LA DOCTRINE DE SOCRATE


Pour décider Socrate, Criton fait valoir d’abord le sentiment public. On ne croira jamais, dit-il, qu’un condamné ait refusé de se dérober à la mort ; tout le monde sera persuadé que ses amis n’ont rien fait pour le sauver ; ceux-ci passeront pour s’être montrés lâches ou indifférents. Puis il insiste sur les devoirs de Socrate envers les siens. Est-il permis à un père d’abandonner ses enfants, lorsqu’il peut se conserver pour eux ?

Ces raisons, Socrate les écarte tout d’abord. Une question préalable s’impose à lui. Est-il jamais permis de manquer à la justice ? Existe-t-il des circonstances qui autorisent un homme à nuire à qui que ce soit ? Question qui ne dépend pas de l’opinion du plus grand nombre. Elle ne relève que de la conscience. Celle de Socrate l’a résolue de tout temps. Non, il n’est jamais permis d’être injuste, personne même n’est en droit de rendre le mal pour le mal. C’est là, pour lui, un principe absolu, contre lequel aucune considération personnelle ne peut prévaloir. Et Criton reconnaît que telle est bien la vérité.

Dès lors, la discussion se restreint. Il ne s’agit plus que de savoir si, en s’évadant, Socrate n’agirait pas injustement, s’il ne ferait pas tort à quelqu’un. Or, il estime qu’il offenserait gravement son pays ; et il entreprend de le démontrer à son ami.

Cette démonstration, telle que Platon l’a faite, est fort belle. Socrate imagine qu’au moment de franchir le seuil de sa prison, il verrait se dresser devant lui les Lois personnifiées, et il se représente le langage qu’elles lui tiendraient. Dans cette prosopopée saisissante, elles lui rappellent tout ce qu’elles ont fait pour lui, tout ce qu’il leur doit, sa naissance même, son éducation, la liberté dont il a joui ; elles insistent sur la facilité qu’il avait de quitter Athènes, si sa législation ne lui plaisait pas. Loin d’en profiter, il y est demeuré plus attaché que personne. Il ne s’est pas même dérobé au jugement, comme il aurait pu le faire ; et, par là, il a témoigné qu’il acceptait leur juridiction. A-t-il maintenant le droit de la récuser ? et, parce qu’il estime qu’il est condamné injustement, est-il autorisé à se révolter contre elles ? En agissant ainsi, ne se conduirait-il pas comme un fils ingrat et rebelle ? Ne commettrait-il pas une action impie ?
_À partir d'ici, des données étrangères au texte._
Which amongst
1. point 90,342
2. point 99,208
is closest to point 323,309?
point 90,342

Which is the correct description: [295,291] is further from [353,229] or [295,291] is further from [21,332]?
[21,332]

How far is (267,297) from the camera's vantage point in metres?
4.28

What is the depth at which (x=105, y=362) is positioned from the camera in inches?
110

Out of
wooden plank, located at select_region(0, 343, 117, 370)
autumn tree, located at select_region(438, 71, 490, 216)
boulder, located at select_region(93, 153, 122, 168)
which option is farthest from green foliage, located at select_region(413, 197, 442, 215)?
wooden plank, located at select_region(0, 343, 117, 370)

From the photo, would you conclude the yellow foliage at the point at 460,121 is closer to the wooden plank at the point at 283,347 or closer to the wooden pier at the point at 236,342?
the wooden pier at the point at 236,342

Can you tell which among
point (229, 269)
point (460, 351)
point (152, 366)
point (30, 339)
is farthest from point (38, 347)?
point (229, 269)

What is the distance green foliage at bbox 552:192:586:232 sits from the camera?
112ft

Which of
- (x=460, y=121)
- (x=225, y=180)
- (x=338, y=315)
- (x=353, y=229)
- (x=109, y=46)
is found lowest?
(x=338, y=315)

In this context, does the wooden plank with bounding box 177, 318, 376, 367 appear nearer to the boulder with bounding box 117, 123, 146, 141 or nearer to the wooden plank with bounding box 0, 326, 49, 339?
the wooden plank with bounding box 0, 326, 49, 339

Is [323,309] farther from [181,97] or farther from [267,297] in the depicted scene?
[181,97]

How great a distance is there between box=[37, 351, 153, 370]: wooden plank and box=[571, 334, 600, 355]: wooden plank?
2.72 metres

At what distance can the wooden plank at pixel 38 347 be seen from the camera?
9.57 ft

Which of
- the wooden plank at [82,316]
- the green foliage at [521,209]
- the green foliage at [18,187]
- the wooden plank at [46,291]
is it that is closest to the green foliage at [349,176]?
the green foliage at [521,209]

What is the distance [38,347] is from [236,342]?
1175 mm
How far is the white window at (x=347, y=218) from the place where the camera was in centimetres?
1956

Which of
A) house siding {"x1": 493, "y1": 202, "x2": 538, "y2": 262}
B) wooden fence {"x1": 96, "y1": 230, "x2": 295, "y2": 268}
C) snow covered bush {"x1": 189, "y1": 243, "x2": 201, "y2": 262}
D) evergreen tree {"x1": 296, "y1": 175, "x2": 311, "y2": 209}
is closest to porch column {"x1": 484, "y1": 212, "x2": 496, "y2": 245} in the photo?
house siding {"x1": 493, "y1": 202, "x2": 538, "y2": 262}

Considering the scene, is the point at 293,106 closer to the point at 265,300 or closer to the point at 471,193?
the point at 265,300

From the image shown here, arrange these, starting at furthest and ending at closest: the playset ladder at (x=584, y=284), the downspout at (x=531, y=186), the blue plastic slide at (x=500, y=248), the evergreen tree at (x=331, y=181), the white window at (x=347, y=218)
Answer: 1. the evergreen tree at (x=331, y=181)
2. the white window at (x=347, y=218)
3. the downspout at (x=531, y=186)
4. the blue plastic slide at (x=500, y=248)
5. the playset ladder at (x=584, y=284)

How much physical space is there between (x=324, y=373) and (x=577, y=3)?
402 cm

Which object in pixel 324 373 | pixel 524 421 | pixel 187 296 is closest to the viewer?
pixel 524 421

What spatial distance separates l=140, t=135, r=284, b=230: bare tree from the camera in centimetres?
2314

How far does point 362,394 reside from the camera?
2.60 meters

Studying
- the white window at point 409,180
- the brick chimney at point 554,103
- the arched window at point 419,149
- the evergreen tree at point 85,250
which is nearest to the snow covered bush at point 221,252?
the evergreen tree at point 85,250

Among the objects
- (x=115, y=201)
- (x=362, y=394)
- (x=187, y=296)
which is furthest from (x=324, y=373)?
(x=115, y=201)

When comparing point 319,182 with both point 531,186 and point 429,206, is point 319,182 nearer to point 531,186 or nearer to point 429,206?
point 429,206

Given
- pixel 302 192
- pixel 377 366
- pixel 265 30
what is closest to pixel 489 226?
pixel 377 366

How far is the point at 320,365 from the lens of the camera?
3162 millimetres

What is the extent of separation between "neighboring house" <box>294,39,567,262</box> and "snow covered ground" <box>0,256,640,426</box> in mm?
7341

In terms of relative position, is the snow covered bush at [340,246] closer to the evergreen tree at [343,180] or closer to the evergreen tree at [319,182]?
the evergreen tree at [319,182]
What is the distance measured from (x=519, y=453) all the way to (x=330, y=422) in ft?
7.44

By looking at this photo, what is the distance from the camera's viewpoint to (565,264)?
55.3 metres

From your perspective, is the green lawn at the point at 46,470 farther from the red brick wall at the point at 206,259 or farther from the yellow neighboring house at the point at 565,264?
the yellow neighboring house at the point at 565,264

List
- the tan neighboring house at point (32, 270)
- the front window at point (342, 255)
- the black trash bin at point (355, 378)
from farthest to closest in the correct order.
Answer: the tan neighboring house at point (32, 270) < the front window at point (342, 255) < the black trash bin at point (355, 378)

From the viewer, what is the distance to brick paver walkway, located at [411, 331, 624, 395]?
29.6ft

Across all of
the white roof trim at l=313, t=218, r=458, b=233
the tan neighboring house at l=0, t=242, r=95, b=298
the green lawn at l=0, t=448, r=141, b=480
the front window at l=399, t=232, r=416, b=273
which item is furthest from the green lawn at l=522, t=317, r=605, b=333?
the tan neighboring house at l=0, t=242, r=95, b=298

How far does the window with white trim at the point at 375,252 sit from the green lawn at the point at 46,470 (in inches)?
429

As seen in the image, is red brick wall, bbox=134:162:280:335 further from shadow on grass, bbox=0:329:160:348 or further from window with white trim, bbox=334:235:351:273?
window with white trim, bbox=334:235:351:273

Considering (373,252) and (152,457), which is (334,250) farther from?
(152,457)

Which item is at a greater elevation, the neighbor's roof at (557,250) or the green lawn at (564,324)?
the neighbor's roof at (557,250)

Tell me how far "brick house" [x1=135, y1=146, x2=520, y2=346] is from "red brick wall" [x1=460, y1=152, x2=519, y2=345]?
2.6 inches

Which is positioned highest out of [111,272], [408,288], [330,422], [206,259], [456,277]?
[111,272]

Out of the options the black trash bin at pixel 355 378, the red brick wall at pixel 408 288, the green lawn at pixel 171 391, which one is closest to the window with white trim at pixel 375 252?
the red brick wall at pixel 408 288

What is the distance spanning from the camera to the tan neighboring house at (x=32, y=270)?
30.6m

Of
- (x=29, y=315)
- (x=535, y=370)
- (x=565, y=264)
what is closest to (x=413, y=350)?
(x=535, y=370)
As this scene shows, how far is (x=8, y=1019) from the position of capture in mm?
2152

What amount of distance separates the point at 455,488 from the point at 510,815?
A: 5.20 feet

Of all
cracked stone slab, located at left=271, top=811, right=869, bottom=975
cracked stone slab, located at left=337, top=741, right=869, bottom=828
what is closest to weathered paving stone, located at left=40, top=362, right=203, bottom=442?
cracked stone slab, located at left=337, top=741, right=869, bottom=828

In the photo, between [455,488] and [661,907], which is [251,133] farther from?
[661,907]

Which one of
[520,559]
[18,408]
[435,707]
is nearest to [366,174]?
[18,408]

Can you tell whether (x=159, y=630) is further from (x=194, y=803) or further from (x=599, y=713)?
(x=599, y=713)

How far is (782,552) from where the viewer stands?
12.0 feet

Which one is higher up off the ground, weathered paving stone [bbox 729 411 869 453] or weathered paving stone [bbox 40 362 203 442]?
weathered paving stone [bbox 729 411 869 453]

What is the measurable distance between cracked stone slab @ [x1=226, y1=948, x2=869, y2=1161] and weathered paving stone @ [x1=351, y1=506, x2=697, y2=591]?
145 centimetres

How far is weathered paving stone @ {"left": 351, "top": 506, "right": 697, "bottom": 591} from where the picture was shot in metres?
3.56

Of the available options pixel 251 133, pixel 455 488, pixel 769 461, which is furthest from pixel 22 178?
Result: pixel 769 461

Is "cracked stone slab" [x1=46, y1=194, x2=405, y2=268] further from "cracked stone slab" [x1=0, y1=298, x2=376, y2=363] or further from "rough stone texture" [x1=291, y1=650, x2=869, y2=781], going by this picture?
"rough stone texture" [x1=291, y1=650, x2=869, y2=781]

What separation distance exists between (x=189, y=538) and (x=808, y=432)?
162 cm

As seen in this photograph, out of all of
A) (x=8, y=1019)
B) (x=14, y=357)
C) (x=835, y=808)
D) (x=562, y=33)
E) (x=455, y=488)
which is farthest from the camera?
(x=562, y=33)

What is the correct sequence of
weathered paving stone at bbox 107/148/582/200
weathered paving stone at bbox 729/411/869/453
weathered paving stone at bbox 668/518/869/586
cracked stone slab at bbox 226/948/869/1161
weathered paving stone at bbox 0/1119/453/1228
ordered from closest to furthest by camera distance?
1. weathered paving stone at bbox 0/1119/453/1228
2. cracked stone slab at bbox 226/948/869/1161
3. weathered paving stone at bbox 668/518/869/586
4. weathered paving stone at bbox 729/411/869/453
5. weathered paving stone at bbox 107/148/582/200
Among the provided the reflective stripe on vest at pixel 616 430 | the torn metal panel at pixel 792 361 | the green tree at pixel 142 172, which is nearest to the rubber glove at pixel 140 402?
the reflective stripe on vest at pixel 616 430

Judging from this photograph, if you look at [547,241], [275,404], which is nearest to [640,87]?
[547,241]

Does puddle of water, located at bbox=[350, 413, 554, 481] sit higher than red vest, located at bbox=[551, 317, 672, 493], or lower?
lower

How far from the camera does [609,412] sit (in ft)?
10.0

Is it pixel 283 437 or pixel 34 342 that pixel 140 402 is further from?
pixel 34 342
Si éloquent que soit ce discours, il faut reconnaître qu’il laisse des doutes dans l’esprit du lecteur moderne. Certes, nous comprenons que Socrate ait refusé de sauver sa vie en s’évadant. Mais les raisons qui nous paraissent décisives à cet égard sont d’un autre ordre. Ce sont celles qu’il alléguait dans l’Apologie, lorsqu’il refusait d’accepter à titre d’accommodement une sentence d’exil, raisons qui d’ailleurs sont indiquées accessoirement dans le Criton aussi. Réfugié en pays étranger, il y aurait été suspect, il n’y aurait pu vivre en sûreté qu’en s’astreignant au silence, en renonçant à ce qu’il considérait comme sa mission divine. On s’explique aisément qu’étant donné son caractère, une telle condition d’existence lui ait paru intolérable. Ce que l’on comprend moins, c’est qu’il ait pu penser qu’en prenant ce parti, il aurait fait tort à son pays.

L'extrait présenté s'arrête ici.